Chaque parcelle de ce Tales of se compose de plusieurs zones, plus ou moins ouvertes avec des tailles assez grandes. On y trouve plusieurs activités comme des coffres à dénicher, des matériaux à trouver pour forger des armes, d’autres ressources pour crafter des accessoires, des Zeugles (monstres) à combattre, la possibilité de pêcher (un mini-jeu bien conçu et addictif), camper, de se rendre à des auberges ou même de récolter des fruits et légumes. Tous ces endroits variés possèdent un certain cachet visuel artistique grâce à l’Atmospheric Shader (technique de rendu « peinture dessinée à la main style manga ») et l’Unreal Engine 4.

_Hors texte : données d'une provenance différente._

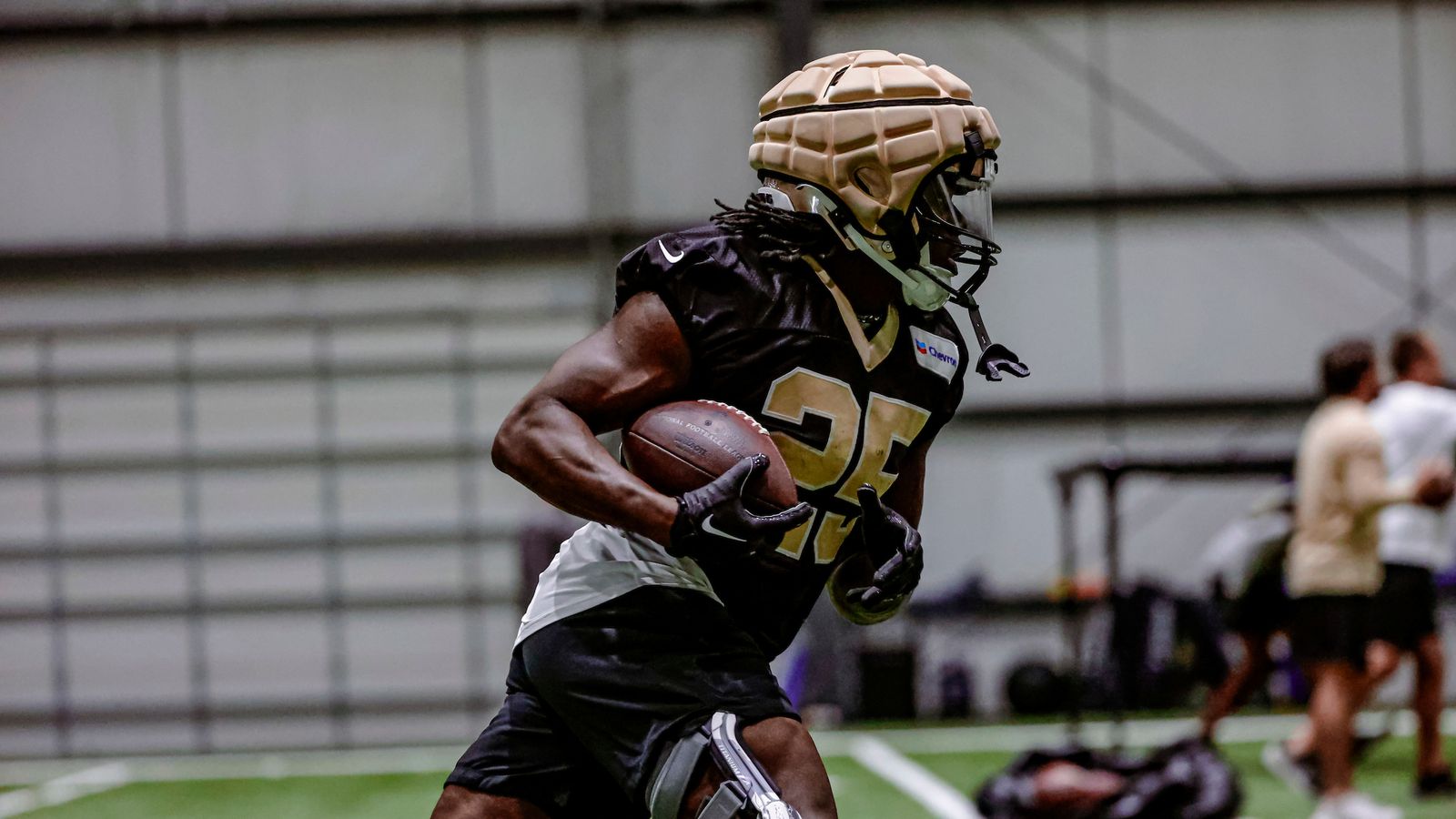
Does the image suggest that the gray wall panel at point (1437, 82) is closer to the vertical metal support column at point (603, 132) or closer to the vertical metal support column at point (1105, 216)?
the vertical metal support column at point (1105, 216)

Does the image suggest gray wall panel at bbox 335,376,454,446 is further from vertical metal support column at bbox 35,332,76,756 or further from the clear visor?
the clear visor

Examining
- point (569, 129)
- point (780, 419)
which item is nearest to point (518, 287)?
point (569, 129)

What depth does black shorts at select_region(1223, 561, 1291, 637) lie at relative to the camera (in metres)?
6.98

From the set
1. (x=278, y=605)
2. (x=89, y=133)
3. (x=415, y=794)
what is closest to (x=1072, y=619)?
(x=415, y=794)

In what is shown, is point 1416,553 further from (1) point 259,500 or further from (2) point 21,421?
(2) point 21,421

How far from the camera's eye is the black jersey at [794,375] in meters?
2.39

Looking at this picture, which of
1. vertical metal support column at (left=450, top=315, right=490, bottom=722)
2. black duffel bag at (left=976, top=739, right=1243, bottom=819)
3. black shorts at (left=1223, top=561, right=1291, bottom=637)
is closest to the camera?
black duffel bag at (left=976, top=739, right=1243, bottom=819)

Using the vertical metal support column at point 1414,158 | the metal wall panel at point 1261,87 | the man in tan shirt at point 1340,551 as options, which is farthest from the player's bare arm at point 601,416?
the vertical metal support column at point 1414,158

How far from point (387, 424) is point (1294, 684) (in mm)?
6617

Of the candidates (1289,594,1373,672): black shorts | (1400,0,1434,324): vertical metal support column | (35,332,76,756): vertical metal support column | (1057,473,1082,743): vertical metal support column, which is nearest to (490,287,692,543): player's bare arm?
(1289,594,1373,672): black shorts

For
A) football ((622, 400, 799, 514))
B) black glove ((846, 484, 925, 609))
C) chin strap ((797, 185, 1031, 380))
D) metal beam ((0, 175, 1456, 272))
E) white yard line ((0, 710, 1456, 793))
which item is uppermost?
metal beam ((0, 175, 1456, 272))

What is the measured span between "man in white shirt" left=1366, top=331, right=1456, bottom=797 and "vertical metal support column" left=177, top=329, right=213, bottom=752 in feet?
26.6

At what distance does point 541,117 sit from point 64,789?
5627 millimetres

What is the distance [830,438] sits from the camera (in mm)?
2432
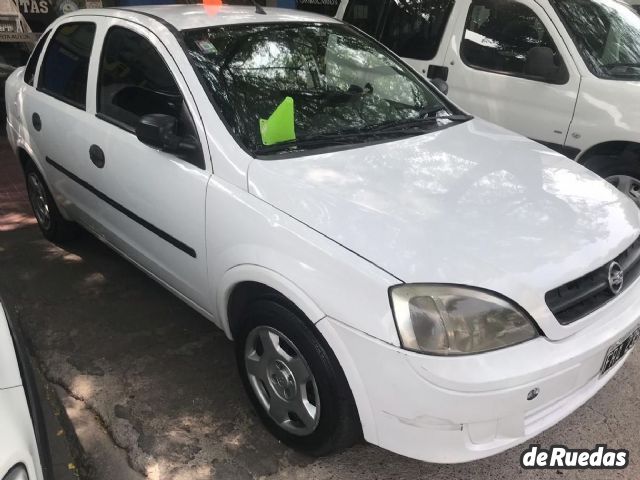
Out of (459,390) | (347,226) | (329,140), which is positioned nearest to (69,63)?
(329,140)

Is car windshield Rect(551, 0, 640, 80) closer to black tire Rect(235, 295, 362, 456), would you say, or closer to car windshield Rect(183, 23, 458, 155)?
car windshield Rect(183, 23, 458, 155)

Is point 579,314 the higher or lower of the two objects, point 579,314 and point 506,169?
the lower

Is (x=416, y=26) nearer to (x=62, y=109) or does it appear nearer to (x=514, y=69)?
(x=514, y=69)

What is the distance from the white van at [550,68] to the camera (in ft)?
13.4

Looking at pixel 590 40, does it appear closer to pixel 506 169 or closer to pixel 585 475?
pixel 506 169

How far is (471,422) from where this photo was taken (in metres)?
1.96

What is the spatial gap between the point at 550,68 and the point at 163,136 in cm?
286

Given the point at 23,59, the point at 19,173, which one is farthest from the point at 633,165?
the point at 23,59

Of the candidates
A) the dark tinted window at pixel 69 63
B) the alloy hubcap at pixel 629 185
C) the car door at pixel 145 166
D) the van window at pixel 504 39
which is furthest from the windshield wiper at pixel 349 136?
the alloy hubcap at pixel 629 185

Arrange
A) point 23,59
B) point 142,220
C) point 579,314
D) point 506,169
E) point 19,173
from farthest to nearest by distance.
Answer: point 23,59, point 19,173, point 142,220, point 506,169, point 579,314

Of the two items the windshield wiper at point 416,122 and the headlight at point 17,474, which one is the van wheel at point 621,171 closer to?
the windshield wiper at point 416,122

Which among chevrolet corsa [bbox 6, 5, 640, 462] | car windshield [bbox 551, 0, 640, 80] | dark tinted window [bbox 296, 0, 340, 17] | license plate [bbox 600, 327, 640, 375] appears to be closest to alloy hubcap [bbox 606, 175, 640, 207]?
car windshield [bbox 551, 0, 640, 80]

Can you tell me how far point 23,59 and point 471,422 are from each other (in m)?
8.32

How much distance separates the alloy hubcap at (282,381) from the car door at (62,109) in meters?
1.63
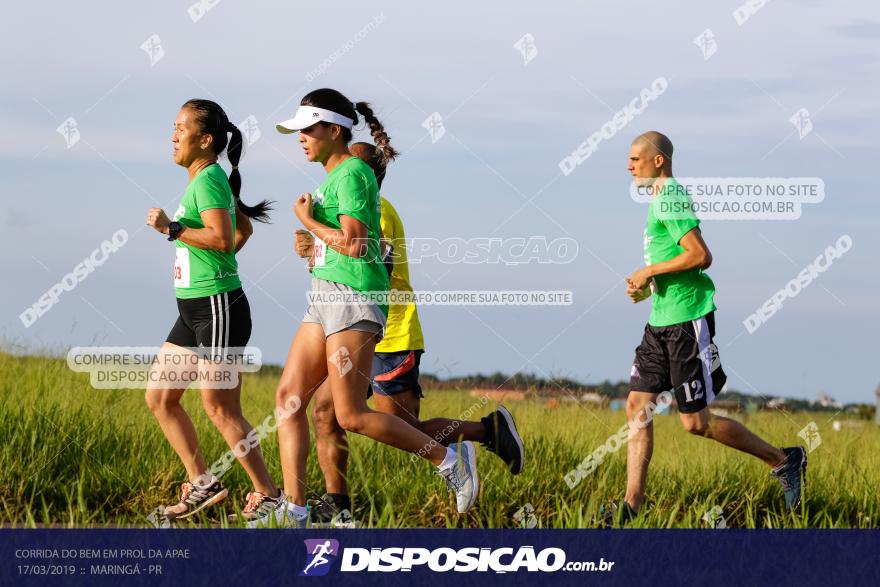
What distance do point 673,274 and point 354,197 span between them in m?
1.83

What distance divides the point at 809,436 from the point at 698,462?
2.41 ft

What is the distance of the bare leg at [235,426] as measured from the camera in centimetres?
592

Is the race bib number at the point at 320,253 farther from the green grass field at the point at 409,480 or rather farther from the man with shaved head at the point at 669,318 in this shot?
the man with shaved head at the point at 669,318

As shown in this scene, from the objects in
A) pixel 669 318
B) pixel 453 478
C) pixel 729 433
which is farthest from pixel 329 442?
pixel 729 433

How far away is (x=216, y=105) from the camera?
20.0 feet

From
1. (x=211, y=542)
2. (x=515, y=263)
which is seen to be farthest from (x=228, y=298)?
(x=515, y=263)

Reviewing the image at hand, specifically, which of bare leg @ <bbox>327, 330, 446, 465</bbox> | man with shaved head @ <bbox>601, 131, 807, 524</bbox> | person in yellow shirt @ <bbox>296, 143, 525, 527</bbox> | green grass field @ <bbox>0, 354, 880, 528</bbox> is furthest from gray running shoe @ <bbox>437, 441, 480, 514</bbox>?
man with shaved head @ <bbox>601, 131, 807, 524</bbox>

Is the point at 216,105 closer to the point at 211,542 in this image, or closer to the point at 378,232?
the point at 378,232

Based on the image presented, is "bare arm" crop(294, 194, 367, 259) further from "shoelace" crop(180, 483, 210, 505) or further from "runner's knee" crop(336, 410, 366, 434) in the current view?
"shoelace" crop(180, 483, 210, 505)

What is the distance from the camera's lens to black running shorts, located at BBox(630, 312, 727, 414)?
620 cm

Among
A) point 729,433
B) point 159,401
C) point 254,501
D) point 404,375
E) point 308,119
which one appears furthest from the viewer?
point 404,375

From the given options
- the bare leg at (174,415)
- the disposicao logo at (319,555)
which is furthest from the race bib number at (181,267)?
the disposicao logo at (319,555)

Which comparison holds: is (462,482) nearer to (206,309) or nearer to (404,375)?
(404,375)

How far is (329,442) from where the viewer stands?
612 cm
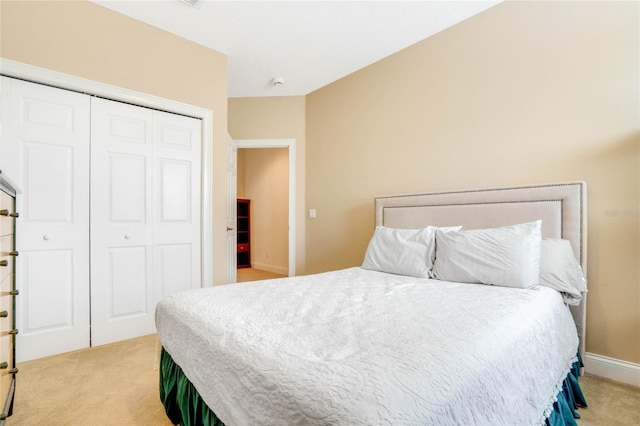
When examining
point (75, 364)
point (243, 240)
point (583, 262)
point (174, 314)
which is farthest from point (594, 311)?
point (243, 240)

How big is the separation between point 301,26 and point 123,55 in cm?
151

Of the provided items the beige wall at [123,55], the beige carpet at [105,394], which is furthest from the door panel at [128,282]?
the beige wall at [123,55]

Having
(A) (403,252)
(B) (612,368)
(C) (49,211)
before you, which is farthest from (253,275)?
(B) (612,368)

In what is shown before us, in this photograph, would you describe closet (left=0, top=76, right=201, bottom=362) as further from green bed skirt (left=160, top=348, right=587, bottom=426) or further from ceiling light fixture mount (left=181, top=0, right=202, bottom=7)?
green bed skirt (left=160, top=348, right=587, bottom=426)

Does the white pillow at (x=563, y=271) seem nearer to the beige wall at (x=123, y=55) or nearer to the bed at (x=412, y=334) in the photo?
the bed at (x=412, y=334)

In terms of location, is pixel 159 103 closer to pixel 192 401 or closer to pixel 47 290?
pixel 47 290

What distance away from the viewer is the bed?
726 mm

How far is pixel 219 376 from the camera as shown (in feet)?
3.14

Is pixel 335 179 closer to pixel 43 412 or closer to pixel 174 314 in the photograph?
pixel 174 314

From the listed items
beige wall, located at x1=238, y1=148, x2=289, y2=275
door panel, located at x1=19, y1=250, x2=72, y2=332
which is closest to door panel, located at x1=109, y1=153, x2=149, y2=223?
door panel, located at x1=19, y1=250, x2=72, y2=332

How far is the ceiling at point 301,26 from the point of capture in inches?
94.1

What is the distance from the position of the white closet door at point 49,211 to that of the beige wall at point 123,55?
0.82 ft

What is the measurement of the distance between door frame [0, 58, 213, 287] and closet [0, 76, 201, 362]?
0.18ft

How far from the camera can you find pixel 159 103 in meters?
2.70
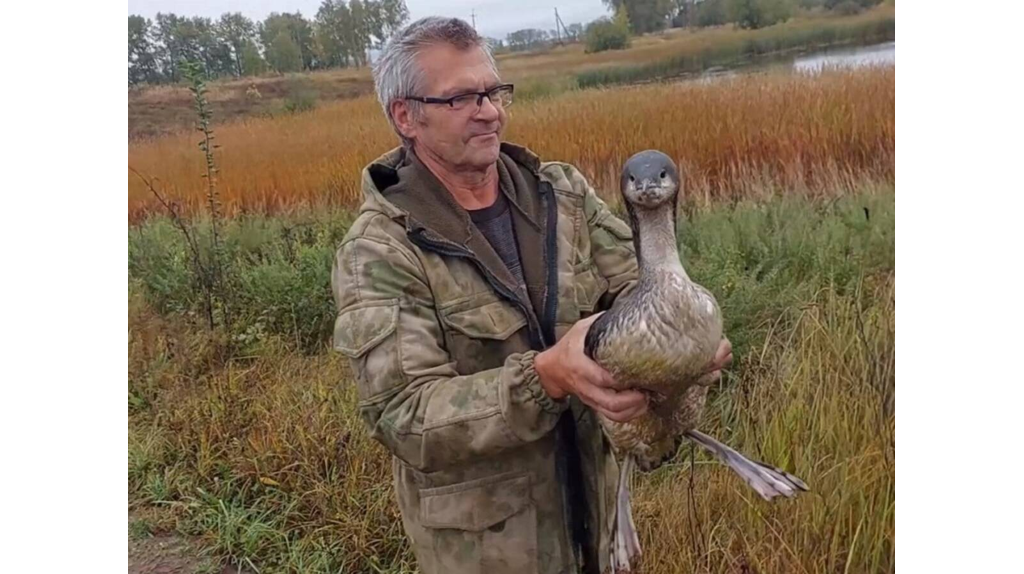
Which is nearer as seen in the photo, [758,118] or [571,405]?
[571,405]

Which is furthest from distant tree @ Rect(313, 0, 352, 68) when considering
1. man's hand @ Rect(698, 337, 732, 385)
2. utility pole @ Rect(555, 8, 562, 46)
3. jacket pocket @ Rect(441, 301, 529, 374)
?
man's hand @ Rect(698, 337, 732, 385)

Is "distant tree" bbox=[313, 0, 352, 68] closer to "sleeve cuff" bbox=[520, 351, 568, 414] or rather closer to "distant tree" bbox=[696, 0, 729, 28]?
"distant tree" bbox=[696, 0, 729, 28]

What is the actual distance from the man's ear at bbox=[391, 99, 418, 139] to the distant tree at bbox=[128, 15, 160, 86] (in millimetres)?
829

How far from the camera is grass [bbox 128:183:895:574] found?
1816mm

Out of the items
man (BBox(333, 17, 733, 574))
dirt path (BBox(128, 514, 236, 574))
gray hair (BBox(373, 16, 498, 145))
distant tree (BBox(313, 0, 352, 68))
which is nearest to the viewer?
man (BBox(333, 17, 733, 574))

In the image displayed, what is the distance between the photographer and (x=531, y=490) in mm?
1609

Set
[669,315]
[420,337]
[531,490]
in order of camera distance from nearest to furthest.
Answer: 1. [669,315]
2. [420,337]
3. [531,490]

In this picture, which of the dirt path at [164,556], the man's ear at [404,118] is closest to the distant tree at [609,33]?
the man's ear at [404,118]

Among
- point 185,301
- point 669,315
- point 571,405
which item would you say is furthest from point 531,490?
point 185,301

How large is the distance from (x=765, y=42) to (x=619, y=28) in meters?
0.30

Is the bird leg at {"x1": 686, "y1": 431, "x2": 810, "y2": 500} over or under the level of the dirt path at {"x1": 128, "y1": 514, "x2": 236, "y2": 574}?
over

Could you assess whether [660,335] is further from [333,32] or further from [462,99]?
[333,32]

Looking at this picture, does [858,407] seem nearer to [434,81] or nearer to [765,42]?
[765,42]

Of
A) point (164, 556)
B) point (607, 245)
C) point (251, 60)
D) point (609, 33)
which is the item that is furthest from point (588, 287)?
point (164, 556)
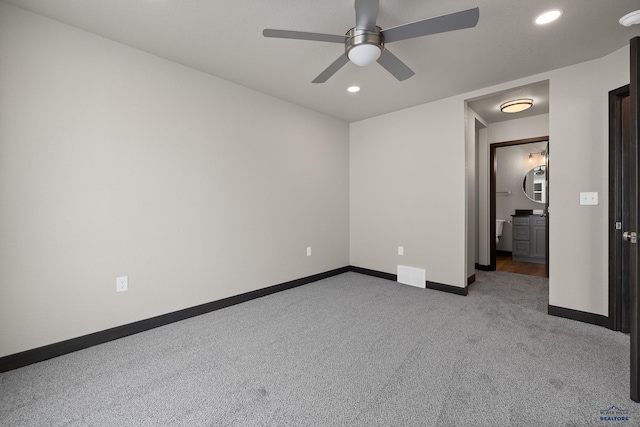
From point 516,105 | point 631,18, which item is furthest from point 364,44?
point 516,105

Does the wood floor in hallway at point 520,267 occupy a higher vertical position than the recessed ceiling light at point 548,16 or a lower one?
lower

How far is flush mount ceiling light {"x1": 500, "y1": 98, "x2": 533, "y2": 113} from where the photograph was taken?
368 cm

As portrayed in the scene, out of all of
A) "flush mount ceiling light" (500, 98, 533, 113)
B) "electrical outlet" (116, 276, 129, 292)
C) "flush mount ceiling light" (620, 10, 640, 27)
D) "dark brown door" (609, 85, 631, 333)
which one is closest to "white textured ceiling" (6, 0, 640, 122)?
"flush mount ceiling light" (620, 10, 640, 27)

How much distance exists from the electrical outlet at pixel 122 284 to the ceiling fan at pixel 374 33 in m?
2.24

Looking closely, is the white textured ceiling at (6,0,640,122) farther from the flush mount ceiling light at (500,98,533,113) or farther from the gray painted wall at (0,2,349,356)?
the flush mount ceiling light at (500,98,533,113)

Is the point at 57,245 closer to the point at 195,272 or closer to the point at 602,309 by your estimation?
the point at 195,272

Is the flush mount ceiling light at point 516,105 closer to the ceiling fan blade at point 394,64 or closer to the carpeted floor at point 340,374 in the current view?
the ceiling fan blade at point 394,64

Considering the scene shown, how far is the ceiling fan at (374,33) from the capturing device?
1.62m

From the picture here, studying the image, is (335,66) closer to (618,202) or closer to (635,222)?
(635,222)

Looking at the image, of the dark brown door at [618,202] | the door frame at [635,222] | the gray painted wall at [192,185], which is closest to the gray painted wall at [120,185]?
the gray painted wall at [192,185]

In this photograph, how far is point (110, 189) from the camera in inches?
92.8

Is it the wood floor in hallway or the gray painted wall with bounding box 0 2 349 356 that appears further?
the wood floor in hallway

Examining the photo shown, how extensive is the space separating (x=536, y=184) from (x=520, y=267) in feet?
6.42

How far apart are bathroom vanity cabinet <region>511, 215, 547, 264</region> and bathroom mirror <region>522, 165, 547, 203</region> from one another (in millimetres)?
560
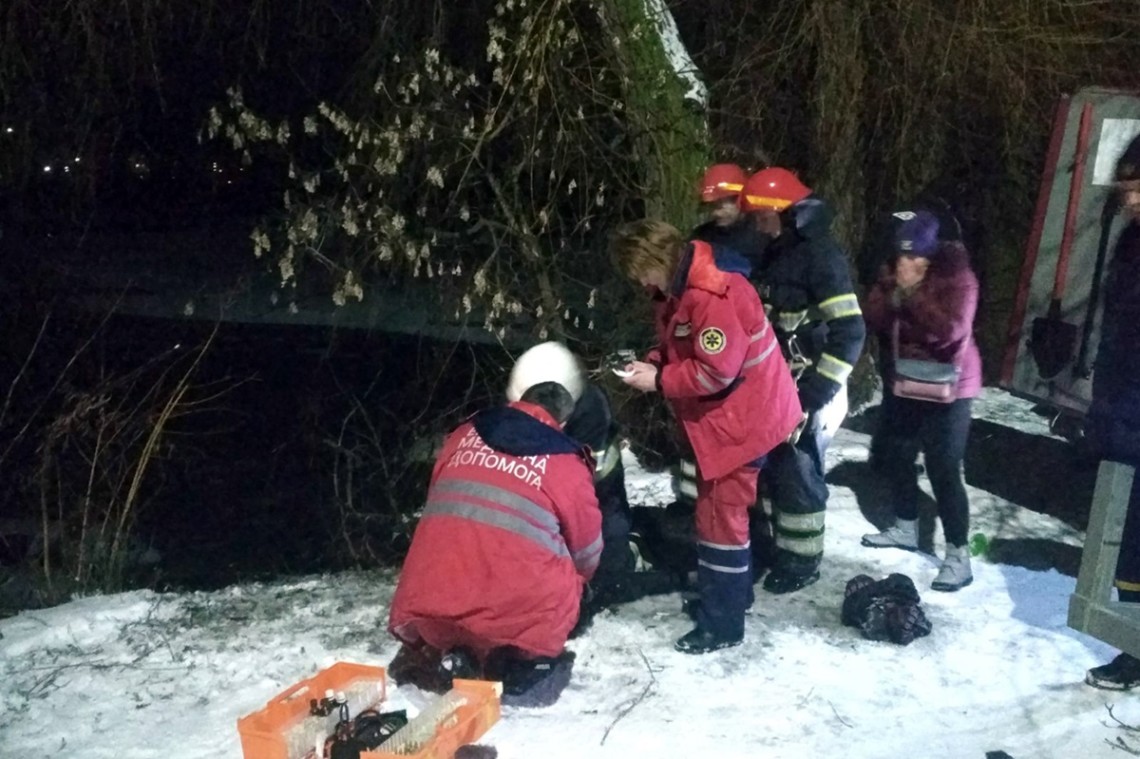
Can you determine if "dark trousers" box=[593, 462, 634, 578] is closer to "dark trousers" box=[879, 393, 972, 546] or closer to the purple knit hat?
"dark trousers" box=[879, 393, 972, 546]

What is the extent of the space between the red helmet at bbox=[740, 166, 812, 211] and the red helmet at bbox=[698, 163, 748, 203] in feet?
0.28

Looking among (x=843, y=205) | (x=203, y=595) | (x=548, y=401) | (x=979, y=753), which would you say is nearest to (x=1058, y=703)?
(x=979, y=753)

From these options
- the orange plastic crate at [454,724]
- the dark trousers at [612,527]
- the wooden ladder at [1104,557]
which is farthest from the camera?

Cela ne s’arrête évidemment pas là puisque les habitants de ce monde ont des quêtes annexes à nous confier. Réalisables pratiquement à tout moment, ces missions annexes n’ont pas de durée limitée, et c’est une très bonne chose. Libre à vous donc de les réaliser au plus tôt ou après une séance de « Level Up ». Il ne faut cependant pas les négliger, car elles ont un impact et des récompenses importantes. Si parmi les soixante-dix quêtes annexes disponibles, la plupart sont plus d’ordre du Fedex pur (ramener des ingrédients, vaincre des monstres,…), chacune d’elle est bien intégrée à l’univers. Ces quêtes allant même jusqu’à développer le background général, tout en permettant d’en découvrir plus sur les protagonistes.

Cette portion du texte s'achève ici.